' Judge cuts down Apple’s damage award by 450 million dollars. | MTLR

Judge cuts down Apple’s damage award by 450 million dollars.

In an interesting twist to the ongoing saga between Apple and Samsung, Judge Lucy Koh cut the damage award to Apple by over four hundred million dollars, reducing total recovery from 1.05 billion to 599 million. As a quick background, Apple sued Samsung for patent infringement over numerous tablet and cell phone designs in the Northern District of California. The jury found for Apple and awarded the company over 1 billion dollars in damages. After the trial, Apple moved for additur, supplemental damages, and prejudgment interest; while Samsung moved to reduce the total damage award because the jury used an impermissible theory to calculate damages.

After denying Apple’s attempts to increase the total damage amount, the court considered Samsung’s argument that damages were based on impermissible theories. Perhaps most strikingly, the jury calculated damages for several asserted patents by apportioning Samsung’s profits from the infringing products, instead of Apple’s lost profits. This, despite limiting instructions specifically prohibiting the jury from calculating damages based on the profits of the infringer. Ultimately, the court agreed with Samsung, and reduced the award accordingly.

One of the themes that pervades the entire Apple-Samsung trial is the problem of using juries in complex patent trials.

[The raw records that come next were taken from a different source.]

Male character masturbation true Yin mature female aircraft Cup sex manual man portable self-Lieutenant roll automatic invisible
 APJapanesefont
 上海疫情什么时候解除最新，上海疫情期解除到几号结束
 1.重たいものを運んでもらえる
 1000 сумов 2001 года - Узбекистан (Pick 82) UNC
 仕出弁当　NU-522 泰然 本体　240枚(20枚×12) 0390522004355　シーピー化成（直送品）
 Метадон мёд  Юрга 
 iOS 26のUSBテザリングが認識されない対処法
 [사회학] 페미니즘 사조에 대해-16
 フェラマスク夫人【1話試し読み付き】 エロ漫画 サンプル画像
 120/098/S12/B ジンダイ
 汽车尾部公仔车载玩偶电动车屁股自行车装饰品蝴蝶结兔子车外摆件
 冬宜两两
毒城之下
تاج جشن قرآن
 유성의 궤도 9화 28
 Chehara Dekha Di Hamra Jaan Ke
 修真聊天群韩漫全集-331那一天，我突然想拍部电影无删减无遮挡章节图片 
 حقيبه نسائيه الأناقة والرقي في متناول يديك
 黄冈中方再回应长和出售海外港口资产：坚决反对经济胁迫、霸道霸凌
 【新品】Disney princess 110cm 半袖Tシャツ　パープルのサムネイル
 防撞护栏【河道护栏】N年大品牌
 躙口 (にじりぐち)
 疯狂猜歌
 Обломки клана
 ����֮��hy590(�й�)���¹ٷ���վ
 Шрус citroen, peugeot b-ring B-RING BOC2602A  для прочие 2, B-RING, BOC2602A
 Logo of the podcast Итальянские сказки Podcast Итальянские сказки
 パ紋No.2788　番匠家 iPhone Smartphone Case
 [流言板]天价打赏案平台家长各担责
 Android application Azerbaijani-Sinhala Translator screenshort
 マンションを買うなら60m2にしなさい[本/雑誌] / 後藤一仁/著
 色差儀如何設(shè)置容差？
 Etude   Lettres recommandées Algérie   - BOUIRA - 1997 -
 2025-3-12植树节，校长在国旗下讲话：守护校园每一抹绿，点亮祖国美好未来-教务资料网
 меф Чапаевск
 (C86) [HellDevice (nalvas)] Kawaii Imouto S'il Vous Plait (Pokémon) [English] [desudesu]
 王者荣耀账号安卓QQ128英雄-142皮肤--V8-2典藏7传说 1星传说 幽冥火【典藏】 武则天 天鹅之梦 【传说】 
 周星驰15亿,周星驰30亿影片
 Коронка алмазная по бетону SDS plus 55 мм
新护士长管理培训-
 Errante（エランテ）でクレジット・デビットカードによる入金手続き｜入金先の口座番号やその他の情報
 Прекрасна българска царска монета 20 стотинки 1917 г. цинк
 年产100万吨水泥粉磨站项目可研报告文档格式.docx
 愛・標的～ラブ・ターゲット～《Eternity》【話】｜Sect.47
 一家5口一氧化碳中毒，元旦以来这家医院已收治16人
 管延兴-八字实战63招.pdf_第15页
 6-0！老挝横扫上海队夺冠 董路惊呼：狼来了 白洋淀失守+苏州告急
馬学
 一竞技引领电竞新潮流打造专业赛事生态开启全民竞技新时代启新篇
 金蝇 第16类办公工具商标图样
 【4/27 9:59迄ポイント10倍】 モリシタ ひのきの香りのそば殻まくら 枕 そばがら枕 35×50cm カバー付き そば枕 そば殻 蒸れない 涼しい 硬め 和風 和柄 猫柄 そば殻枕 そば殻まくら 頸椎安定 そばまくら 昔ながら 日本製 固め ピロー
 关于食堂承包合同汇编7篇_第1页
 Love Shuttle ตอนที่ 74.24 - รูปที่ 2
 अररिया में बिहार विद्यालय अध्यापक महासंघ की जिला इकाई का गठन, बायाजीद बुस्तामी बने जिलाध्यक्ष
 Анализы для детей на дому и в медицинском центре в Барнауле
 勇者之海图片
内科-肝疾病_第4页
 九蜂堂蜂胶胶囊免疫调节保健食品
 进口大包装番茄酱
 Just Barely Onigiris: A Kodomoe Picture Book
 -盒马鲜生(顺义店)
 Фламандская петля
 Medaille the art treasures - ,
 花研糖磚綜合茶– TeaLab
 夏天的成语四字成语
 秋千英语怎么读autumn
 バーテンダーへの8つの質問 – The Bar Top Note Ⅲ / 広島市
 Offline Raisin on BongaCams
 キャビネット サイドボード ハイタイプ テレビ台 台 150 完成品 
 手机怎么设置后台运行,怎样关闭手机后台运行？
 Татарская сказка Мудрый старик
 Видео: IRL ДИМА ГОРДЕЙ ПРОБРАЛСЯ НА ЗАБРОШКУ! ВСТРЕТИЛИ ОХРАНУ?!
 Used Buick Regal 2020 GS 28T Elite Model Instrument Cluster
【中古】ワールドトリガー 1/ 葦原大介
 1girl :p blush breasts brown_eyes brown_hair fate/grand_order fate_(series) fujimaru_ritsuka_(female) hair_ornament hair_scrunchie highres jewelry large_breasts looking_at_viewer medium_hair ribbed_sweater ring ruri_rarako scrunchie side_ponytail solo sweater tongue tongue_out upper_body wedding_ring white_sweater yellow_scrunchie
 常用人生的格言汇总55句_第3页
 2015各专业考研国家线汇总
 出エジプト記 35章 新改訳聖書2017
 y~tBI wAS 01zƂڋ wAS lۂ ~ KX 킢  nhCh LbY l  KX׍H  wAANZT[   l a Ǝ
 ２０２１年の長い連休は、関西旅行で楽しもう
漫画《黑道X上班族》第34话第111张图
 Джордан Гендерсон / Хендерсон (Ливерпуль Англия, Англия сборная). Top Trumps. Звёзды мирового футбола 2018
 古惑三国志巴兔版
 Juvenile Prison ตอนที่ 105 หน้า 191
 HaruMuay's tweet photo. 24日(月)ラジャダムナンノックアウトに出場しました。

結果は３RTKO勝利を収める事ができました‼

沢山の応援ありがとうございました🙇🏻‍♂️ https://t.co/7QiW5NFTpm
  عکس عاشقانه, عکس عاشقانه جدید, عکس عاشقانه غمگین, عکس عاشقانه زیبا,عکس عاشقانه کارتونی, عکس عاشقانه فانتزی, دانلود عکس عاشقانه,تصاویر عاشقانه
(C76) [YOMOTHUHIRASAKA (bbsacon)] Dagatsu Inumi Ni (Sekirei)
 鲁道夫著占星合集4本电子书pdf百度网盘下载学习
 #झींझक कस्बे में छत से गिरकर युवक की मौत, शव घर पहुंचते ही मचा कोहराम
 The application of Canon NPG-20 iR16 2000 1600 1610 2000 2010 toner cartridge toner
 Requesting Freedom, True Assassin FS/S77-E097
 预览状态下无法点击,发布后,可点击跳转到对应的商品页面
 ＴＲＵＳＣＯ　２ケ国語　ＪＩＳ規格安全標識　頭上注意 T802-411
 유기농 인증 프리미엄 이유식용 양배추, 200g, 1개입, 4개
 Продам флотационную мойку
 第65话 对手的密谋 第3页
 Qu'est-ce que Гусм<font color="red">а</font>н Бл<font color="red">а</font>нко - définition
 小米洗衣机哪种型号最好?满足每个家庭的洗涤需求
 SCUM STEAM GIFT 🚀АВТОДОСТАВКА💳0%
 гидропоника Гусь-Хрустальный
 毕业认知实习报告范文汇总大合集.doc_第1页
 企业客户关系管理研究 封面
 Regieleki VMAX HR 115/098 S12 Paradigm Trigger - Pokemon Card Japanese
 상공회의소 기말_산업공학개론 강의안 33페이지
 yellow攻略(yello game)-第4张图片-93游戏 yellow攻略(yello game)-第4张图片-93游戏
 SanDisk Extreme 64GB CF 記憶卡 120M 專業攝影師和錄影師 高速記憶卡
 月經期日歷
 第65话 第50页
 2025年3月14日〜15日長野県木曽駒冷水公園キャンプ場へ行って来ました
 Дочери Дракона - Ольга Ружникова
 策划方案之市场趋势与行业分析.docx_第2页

In Markman v. Westview Instruments, the Supreme Court established that claim construction was a question of law for courts, in part because claim construction required special training and education. The increase in patent litigation over the past few decades, however, has shown that problems with juries in patent trials extend well beyond claim construction. The calculation of damage awards illustrates the problems of jury trials in patent cases. The accepted methods of calculating damages, such as reasonable royalty and lost profits, often depend on a clear understanding of both technology and economics. In Apple v. Samsung, the court could easily infer that the damage award was based on Samsung’s profits; other cases often leave courts and commentators scratching their heads at how juries arrived at damage awards. As technology and law develops, it will be interesting to see how courts grapple with the traditional provinces of judge and jury in patent litigation.